Further theory on customer segments and niches
Customer segments are generally defined in terms of clearly distinct function-based requirements, i.e. based on the needs that the products fulfill rather than the physical products in themselves. Thus each geographical market is typically divided into a number of customer segments. Very similar products may serve different needs and hence serve different markets. And very different products may serve the same need (= have the same obligatory properties), thus being in competition on the same market.
Differences in customer requirements may be based on differences in the purchase situation, the use situation, customer scale, age, sex, education, status, “culture”, attitudes etc.
To have a practical relevance, customer segments must be of a size that can provide adequate revenue to support a separate product line. Furthermore the customer segment must be clearly distinct and with a minimum of overlap, so that all products targeted for a segment are considered substitutable by the customers of this segment. Finally there should be low probability that a product targeted for another segment would be substitutable, implying that product substitution from segment to segment can be neglected.

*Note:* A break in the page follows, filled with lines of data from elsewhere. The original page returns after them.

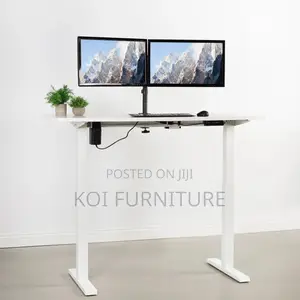 Office Desk; 1.4m Electric Adjustable Home Office Computer Desk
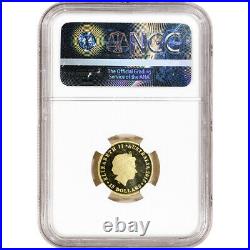 2015 P Australia Gold Perth Mint Half Sovereign Proof $15 NGC PF70 UCAM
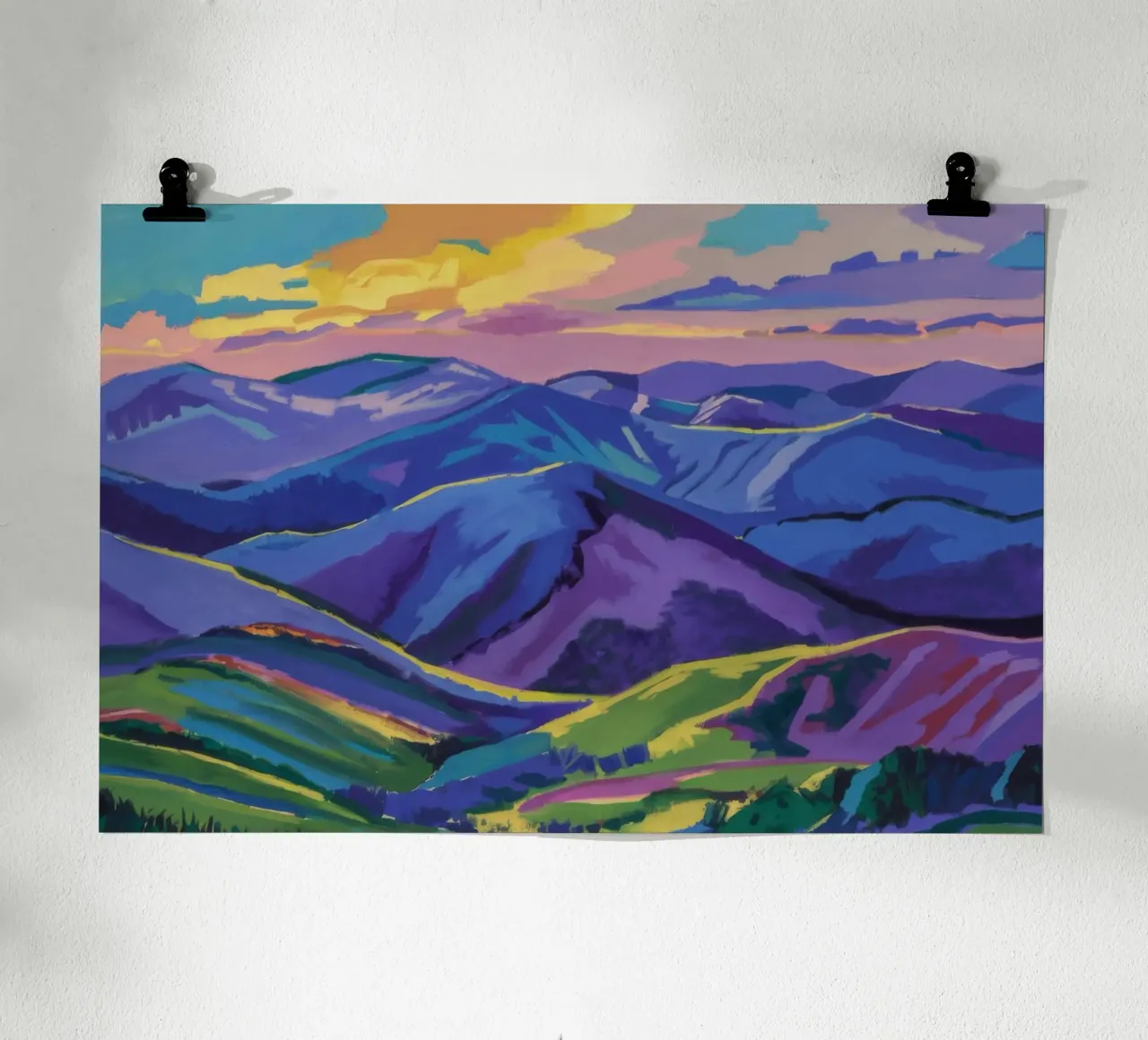 Sogno del picco prismatico carta hahnemühle da Celestial Harmony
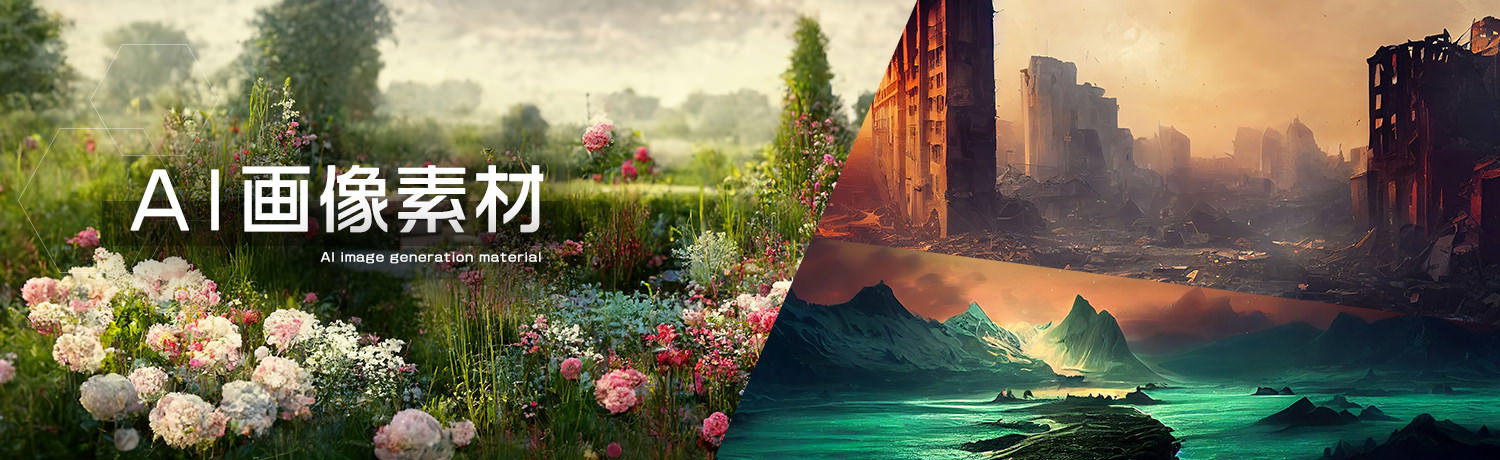 AI画像素材の特設ページ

Market segments may be further sub-divided into market niches. A market niche is a smaller sub-category of a market segment, where a part of the customers consider only niche products substitutable. An example of a well-known niche market is that of organic foodstuffs, but niches markets are found in all product categories. The difference between a segment and a niche is that while a large part of the customers in a segment will allow for substitution between niche products the niche costumers will not. Niche products are aimed at a smaller group of consumers within a segment, for whom specific product properties are obligatory. The exact same properties are only positioning properties in the broader market segment.